Washington Mutual Inc sues US bank regulator for over $13 billion

Washington Mutual Inc., (WMI) the Seattle-based holding company of Washington Mutual Bank (WaMu) has sued the Federal Deposit Insurance Corp. (FDIC) for over $13 billion for seizing the bank and selling it off at an undervalued price.

Filing the lawsuit on Friday in the US District Court for the District of Columbia, WMI has accused the FDIC for seizing and selling its subsidiary to JPMorgan Chase for an undervalued price of around $1.9 billion last year. (See: Federal Reserve seizes WaMu; auctions it to JPMorgan for $1.9 billion)

WMI states in its lawsuit that instead of seizing WaMu, had the assets ''been liquidated in a prudent and reasonable manner," the assets would have fetched a far better price, thereby getting more money to its creditors and itself, than the $1.9 billion paid by JPMorgan to the FDIC.

WMI is now seeking through its lawsuit, $6.5 billion of capital contributions that it supposed to have made to WaMu from December 2007 till it was seized by the FDIC in September 2008, $3 billion of tax refunds, $177.1 million damages related to unpaid loans made to the banking unit and $4 billion of trust preferred securities.

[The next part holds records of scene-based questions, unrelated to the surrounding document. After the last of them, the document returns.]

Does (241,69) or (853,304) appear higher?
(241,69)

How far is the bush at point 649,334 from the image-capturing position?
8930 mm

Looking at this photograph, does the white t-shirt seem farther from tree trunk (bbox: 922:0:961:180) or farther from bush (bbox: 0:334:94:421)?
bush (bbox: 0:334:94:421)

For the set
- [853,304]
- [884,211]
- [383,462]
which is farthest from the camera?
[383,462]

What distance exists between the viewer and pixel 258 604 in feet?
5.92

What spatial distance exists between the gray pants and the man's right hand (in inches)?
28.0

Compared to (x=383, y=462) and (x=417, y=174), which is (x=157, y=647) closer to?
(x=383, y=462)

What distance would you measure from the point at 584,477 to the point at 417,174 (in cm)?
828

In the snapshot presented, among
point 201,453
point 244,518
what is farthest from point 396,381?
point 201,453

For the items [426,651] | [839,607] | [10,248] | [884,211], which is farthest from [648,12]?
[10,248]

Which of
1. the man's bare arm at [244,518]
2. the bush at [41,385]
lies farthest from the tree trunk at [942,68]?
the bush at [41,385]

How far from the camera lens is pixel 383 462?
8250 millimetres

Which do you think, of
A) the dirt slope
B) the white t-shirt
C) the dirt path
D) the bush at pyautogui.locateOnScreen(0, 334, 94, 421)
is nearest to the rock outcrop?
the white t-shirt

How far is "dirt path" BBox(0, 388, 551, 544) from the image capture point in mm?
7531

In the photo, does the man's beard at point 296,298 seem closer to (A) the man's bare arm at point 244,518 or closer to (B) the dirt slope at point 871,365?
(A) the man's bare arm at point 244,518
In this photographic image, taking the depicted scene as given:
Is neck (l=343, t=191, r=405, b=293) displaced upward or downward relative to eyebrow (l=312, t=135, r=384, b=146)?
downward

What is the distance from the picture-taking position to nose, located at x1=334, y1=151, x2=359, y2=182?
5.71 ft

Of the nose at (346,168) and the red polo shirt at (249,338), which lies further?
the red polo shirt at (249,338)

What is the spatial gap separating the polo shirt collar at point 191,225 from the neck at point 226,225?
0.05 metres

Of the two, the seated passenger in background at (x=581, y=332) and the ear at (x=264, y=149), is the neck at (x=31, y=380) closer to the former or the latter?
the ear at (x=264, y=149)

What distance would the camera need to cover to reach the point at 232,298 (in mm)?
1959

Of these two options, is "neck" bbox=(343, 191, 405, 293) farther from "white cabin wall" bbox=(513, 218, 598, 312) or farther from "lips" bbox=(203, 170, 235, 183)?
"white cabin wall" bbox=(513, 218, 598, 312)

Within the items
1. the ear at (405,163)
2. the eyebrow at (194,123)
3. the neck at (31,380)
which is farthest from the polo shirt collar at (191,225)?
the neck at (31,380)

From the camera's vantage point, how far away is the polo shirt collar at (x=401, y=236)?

The suit also alleges that the FDIC or the Office of Thrift Supervision lured WMI to pump fresh capital into the bank "at a time when such agencies knew or should have known that (seizure of the bank) was imminent."

WMI's attorneys claim that prior to seeking redress from the court, WMI had submitted claims to the FDIC, which was replied by a "cryptic disallowance," although it is obliged by law to answer the claim and give reasons for the denial.